Distinguished Member
The subs were designed with studios in mind - hence no 12v triggers, and why there is no auto standby when connected with balanced XLR cables.

Nice review RD!


Well-known Member
^ Thanks for checking it out, David!

I heard about the reason behind the 12V trigger omission but seeing as these are consumer products a trigger inclusion would have been a nice addition ;) But it's nothing major.


Well-known Member
^ I'm not taking about what studios buy or what functions they may/may not be in need of. Yes, that might be the reason behind the omission, but that's still irrelevant here. This whole speaker line, and my review, is consumer related. Hence, I am using it in my home as a consumer, as would most people who visit this site to begin with. I am not a studio who bought a studio product.

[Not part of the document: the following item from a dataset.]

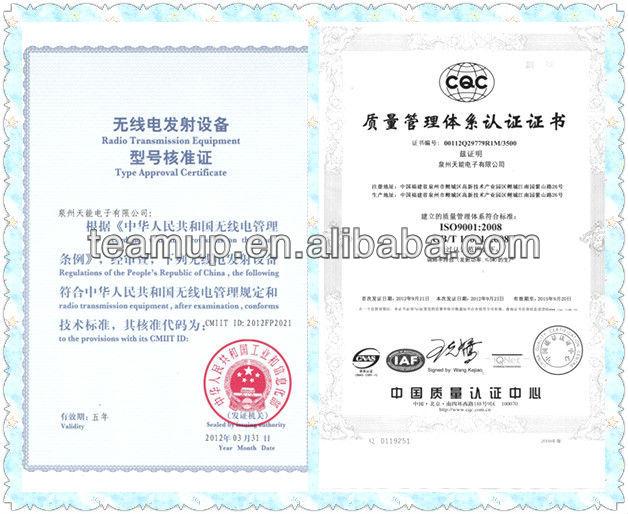 certificate_0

Even though we can't always have it all the fact that a 12V trigger is not part of the DXD line-up is an omisson however you choose to look at it. If you personally use that function or not is another issue. I normally would personally, because it offers the most energy-efficient solution and in some cases a more reliable start-up and shut-off.

Member 116841

Distinguished Member
No disrespect intended Ricky, but maybe a little more research would've unearthed this fact before your purchase - or at least a one on one with a dealer to point these things out - unfortunately, this doesn't seem to be the case in the UK.


Active Member
No disrespect intended Ricky, but maybe a little more research would've unearthed this fact before your purchase - or at least a one on one with a dealer to point these things out - unfortunately, this doesn't seem to be the case in the UK.


I think you've completely ignored Rickys' point.

Member 116841

Distinguished Member
I fully understand Ricky's point.

Ken hasn't put anything in these subs that could possibly detract from their sound quality, and that includes low end filters like most subs have.

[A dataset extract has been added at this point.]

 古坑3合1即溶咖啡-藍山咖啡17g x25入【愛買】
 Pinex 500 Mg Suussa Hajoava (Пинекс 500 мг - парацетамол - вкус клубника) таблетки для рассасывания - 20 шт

The DXD subs and the Quattro speakers are the exact models that studios have been using so far. They were used for the Oscars for monitoring purposes, for example. Making "domestic "versions just adds to the cost.


Well-known Member
No disrespect intended Ricky, but maybe a little more research would've unearthed this fact before your purchase - or at least a one on one with a dealer to point these things out - unfortunately, this doesn't seem to be the case in the UK.

It's fully alright David. But I in fact did make lots of research before my purchase. Almost two years worth of reading and chatting with owners as matter of fact lol. I saw photos of the backside of the MX-5000 Mk3, as it was called a while ago, and so I already knew it didn't have a 12V trigger input. It was not a deal breaker which is why I still made this purchase. No regrets.

That said, it's still a negative omission in my point of view - hence why I mention it as such in my review, alongside the other negatives. It's an honest review, from my side of things. That's all.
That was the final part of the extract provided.